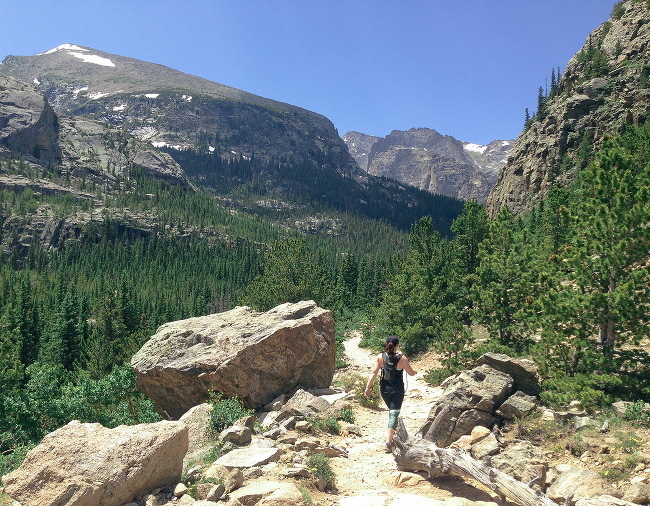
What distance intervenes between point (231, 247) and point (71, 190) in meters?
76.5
--
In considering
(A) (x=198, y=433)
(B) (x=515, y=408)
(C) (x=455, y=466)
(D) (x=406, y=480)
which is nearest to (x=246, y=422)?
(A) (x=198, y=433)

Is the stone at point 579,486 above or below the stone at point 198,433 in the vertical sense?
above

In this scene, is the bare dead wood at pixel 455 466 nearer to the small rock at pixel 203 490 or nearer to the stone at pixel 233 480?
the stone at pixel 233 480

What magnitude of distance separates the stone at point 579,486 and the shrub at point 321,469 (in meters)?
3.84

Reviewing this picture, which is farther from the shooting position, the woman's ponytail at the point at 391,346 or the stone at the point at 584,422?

## Task to complete:
Rewrite everything from the line containing "What magnitude of" down to the line containing "Reviewing this picture, which", putting "bush" in place of "shrub" and leaving the rest untouched.

## The response:
What magnitude of distance separates the stone at point 579,486 and the bush at point 321,469 (in meters)?
3.84

Reviewing this picture, which is farther from the shooting position, the woman's ponytail at the point at 391,346 or the stone at the point at 584,422?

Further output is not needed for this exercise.